Can you reproduce all of the entries below word for word, keeping every line the same?

start

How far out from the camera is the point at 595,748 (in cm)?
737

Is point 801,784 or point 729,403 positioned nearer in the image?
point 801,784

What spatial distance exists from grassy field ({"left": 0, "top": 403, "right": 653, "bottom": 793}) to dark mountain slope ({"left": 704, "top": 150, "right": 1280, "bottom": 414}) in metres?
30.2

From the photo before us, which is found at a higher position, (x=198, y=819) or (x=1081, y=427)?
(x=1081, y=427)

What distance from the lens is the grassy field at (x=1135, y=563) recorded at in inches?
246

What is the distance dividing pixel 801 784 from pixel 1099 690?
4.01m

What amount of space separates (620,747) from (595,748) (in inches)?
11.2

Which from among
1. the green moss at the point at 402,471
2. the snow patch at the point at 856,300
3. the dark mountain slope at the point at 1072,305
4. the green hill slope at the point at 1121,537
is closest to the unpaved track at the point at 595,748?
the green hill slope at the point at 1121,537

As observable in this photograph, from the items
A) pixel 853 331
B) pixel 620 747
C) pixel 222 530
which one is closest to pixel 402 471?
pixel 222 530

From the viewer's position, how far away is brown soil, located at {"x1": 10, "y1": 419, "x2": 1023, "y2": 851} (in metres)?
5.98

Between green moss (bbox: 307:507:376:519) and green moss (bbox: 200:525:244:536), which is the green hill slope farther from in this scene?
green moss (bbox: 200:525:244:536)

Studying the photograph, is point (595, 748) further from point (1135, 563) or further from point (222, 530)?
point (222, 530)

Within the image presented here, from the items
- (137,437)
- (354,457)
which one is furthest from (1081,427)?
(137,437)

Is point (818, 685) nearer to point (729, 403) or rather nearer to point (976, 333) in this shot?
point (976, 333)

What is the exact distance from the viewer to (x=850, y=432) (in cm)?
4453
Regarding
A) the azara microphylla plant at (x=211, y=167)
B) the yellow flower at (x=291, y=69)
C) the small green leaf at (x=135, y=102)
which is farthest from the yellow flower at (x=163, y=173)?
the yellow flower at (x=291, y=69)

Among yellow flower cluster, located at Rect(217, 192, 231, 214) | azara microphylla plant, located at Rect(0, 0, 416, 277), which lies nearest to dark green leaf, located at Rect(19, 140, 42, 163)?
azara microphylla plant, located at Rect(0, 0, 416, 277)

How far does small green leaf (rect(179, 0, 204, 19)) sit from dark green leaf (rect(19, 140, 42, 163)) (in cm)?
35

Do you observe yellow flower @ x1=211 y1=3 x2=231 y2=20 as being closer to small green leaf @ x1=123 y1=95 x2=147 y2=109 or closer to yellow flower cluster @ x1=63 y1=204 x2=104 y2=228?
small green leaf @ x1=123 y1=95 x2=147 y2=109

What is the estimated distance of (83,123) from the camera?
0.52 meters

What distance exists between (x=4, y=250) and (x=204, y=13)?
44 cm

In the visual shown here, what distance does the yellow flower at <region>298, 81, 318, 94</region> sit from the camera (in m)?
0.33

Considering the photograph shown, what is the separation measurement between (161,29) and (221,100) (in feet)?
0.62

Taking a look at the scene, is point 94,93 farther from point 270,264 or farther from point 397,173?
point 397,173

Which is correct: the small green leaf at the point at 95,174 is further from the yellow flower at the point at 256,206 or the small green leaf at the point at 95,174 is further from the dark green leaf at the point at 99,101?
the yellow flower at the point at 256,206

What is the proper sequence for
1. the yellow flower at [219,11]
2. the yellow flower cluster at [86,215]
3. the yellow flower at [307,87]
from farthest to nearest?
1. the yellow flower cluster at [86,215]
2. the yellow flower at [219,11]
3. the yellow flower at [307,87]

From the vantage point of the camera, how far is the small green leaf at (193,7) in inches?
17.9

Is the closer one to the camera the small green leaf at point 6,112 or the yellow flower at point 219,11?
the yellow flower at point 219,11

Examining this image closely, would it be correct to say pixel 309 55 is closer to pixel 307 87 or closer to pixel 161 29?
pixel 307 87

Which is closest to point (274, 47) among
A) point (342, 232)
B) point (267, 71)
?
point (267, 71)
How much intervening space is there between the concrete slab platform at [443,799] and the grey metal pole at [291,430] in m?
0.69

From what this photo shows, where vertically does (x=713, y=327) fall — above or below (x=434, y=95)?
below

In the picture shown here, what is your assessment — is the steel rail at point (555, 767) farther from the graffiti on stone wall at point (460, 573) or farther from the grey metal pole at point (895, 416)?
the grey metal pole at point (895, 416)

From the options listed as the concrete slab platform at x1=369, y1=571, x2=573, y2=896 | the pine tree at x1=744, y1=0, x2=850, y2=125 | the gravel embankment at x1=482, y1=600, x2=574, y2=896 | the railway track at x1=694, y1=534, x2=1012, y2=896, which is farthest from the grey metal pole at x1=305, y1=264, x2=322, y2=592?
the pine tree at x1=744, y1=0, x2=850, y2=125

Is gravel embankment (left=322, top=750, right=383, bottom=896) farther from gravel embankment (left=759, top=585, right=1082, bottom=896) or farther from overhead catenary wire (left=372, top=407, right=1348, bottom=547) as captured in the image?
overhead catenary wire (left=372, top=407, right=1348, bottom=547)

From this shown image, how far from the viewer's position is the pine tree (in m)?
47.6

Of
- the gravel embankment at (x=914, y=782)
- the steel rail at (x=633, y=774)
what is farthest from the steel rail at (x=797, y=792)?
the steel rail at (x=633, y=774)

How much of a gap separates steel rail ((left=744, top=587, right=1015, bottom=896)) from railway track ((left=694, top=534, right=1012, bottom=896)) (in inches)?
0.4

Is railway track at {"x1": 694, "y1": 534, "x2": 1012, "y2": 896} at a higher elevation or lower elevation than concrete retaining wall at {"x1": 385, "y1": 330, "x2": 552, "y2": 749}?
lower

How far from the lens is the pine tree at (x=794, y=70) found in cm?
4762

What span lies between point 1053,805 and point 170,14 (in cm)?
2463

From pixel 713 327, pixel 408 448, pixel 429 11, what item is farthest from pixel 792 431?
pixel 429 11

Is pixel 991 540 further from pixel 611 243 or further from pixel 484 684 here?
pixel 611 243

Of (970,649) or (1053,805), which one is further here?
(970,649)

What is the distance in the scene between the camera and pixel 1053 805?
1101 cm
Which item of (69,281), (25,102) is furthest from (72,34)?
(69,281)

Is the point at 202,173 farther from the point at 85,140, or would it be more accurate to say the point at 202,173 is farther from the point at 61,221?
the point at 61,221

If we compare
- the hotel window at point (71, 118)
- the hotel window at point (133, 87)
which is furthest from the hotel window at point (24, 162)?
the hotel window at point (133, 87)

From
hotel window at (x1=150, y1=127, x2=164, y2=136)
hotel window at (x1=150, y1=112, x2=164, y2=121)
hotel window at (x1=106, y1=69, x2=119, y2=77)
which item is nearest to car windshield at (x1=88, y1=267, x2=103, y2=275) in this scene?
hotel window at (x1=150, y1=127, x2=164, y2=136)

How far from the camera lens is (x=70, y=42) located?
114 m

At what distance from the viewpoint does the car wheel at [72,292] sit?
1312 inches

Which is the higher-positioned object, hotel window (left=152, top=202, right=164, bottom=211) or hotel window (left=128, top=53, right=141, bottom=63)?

end

Response to the task:
How far out from the camera is the point at 595,748 (in cm)?
737

Is point 801,784 or point 729,403 positioned nearer in the image?
point 801,784

What spatial distance exists from grassy field ({"left": 0, "top": 403, "right": 653, "bottom": 793}) to dark mountain slope ({"left": 704, "top": 150, "right": 1280, "bottom": 414}) in metres?
30.2

From the photo before us, which is found at a higher position, (x=198, y=819) or (x=1081, y=427)?
(x=1081, y=427)

What distance from the lens is the grassy field at (x=1135, y=563) recorded at in inches?
246

What is the distance dividing pixel 801 784 from pixel 1099 690?
4.01m

What amount of space separates (620,747) from (595,748) (in inches)?
11.2

Which from among
1. the green moss at the point at 402,471
2. the snow patch at the point at 856,300
3. the dark mountain slope at the point at 1072,305
4. the green hill slope at the point at 1121,537
is closest to the unpaved track at the point at 595,748?
the green hill slope at the point at 1121,537

As observable in this photograph, from the items
A) pixel 853 331
B) pixel 620 747
C) pixel 222 530
which one is closest to pixel 402 471?
pixel 222 530

From the viewer's position, how far away is brown soil, located at {"x1": 10, "y1": 419, "x2": 1023, "y2": 851} (in metres)?
5.98

Between green moss (bbox: 307:507:376:519) and green moss (bbox: 200:525:244:536), which is the green hill slope farther from in this scene?
green moss (bbox: 200:525:244:536)

Studying the photograph, is point (595, 748) further from point (1135, 563) or further from point (222, 530)?
point (222, 530)

Within the image presented here, from the items
- (137,437)
- (354,457)
which one is furthest from (1081,427)?
(137,437)

Is point (818, 685) nearer to point (729, 403) or rather nearer to point (976, 333) in this shot?
point (976, 333)

What is the exact distance from the viewer to (x=850, y=432) (in cm)?
4453
Regarding
A) the azara microphylla plant at (x=211, y=167)
B) the yellow flower at (x=291, y=69)
C) the small green leaf at (x=135, y=102)
which is farthest from the yellow flower at (x=163, y=173)?
the yellow flower at (x=291, y=69)

Among yellow flower cluster, located at Rect(217, 192, 231, 214) | azara microphylla plant, located at Rect(0, 0, 416, 277), which lies nearest to dark green leaf, located at Rect(19, 140, 42, 163)?
azara microphylla plant, located at Rect(0, 0, 416, 277)

How far does small green leaf (rect(179, 0, 204, 19)) sit from dark green leaf (rect(19, 140, 42, 163)) (in cm)?
35

Do you observe yellow flower @ x1=211 y1=3 x2=231 y2=20 as being closer to small green leaf @ x1=123 y1=95 x2=147 y2=109 or closer to yellow flower cluster @ x1=63 y1=204 x2=104 y2=228?
small green leaf @ x1=123 y1=95 x2=147 y2=109

What is the estimated distance of (83,123) from the camera?
0.52 meters

What distance exists between (x=4, y=250) and (x=204, y=13)?
44 cm

In the visual shown here, what distance does the yellow flower at <region>298, 81, 318, 94</region> sit from the camera (in m)?
0.33

Considering the photograph shown, what is the separation measurement between (161,29) and (221,100) (in feet)?
0.62

Taking a look at the scene, is point 94,93 farther from point 270,264 or farther from point 397,173?
point 397,173

Which is correct: the small green leaf at the point at 95,174 is further from the yellow flower at the point at 256,206 or the small green leaf at the point at 95,174 is further from the dark green leaf at the point at 99,101?
the yellow flower at the point at 256,206

What is the proper sequence for
1. the yellow flower at [219,11]
2. the yellow flower cluster at [86,215]
3. the yellow flower at [307,87]
from farthest to nearest?
1. the yellow flower cluster at [86,215]
2. the yellow flower at [219,11]
3. the yellow flower at [307,87]

From the vantage point of the camera, how far is the small green leaf at (193,7) in inches?
17.9

Is the closer one to the camera the small green leaf at point 6,112 or the yellow flower at point 219,11?
the yellow flower at point 219,11

Examining this image closely, would it be correct to say pixel 309 55 is closer to pixel 307 87 or closer to pixel 161 29?
pixel 307 87

Which is closest to point (274, 47) among
A) point (342, 232)
B) point (267, 71)
?
point (267, 71)
How much intervening space is there between the concrete slab platform at [443,799] and the grey metal pole at [291,430] in m?
0.69

From what this photo shows, where vertically does (x=713, y=327) fall — above or below (x=434, y=95)?
below

In the picture shown here, what is your assessment — is the steel rail at point (555, 767) farther from the graffiti on stone wall at point (460, 573) or farther from the grey metal pole at point (895, 416)?
the grey metal pole at point (895, 416)

From the options listed as the concrete slab platform at x1=369, y1=571, x2=573, y2=896 | the pine tree at x1=744, y1=0, x2=850, y2=125 | the gravel embankment at x1=482, y1=600, x2=574, y2=896 | the railway track at x1=694, y1=534, x2=1012, y2=896, which is farthest from the grey metal pole at x1=305, y1=264, x2=322, y2=592?
the pine tree at x1=744, y1=0, x2=850, y2=125

Is gravel embankment (left=322, top=750, right=383, bottom=896) farther from gravel embankment (left=759, top=585, right=1082, bottom=896) or farther from overhead catenary wire (left=372, top=407, right=1348, bottom=547) as captured in the image?
overhead catenary wire (left=372, top=407, right=1348, bottom=547)

From this shown image, how far from the viewer's position is the pine tree (in m)?
47.6

Of
- the gravel embankment at (x=914, y=782)
- the steel rail at (x=633, y=774)
what is farthest from the steel rail at (x=797, y=792)?
the steel rail at (x=633, y=774)

How much of a gap separates steel rail ((left=744, top=587, right=1015, bottom=896)) from railway track ((left=694, top=534, right=1012, bottom=896)) (in inches)?
0.4

Is railway track at {"x1": 694, "y1": 534, "x2": 1012, "y2": 896} at a higher elevation or lower elevation than concrete retaining wall at {"x1": 385, "y1": 330, "x2": 552, "y2": 749}?
lower

How far from the lens is the pine tree at (x=794, y=70) found in cm?
4762

What span lies between point 1053,805 and point 170,14 (in cm)?
2463

From pixel 713 327, pixel 408 448, pixel 429 11, what item is farthest from pixel 792 431?
pixel 429 11

Is pixel 991 540 further from pixel 611 243 or further from pixel 484 684 here?
pixel 611 243

Of (970,649) or (1053,805), which one is further here?
(970,649)

What is the distance in the scene between the camera and pixel 1053 805?
1101 cm
Which item of (69,281), (25,102) is furthest from (72,34)?
(69,281)

Is the point at 202,173 farther from the point at 85,140, or would it be more accurate to say the point at 202,173 is farther from the point at 61,221?
the point at 61,221

If we compare
- the hotel window at point (71, 118)
- the hotel window at point (133, 87)
which is furthest from the hotel window at point (24, 162)?
the hotel window at point (133, 87)

From
hotel window at (x1=150, y1=127, x2=164, y2=136)
hotel window at (x1=150, y1=112, x2=164, y2=121)
hotel window at (x1=106, y1=69, x2=119, y2=77)
which item is nearest to car windshield at (x1=88, y1=267, x2=103, y2=275) in this scene?
hotel window at (x1=150, y1=127, x2=164, y2=136)

How far from the camera lens is (x=70, y=42) located?
114 m

At what distance from the viewpoint does the car wheel at [72,292] sit?
1312 inches

Which is the higher-positioned object, hotel window (left=152, top=202, right=164, bottom=211) or hotel window (left=128, top=53, right=141, bottom=63)?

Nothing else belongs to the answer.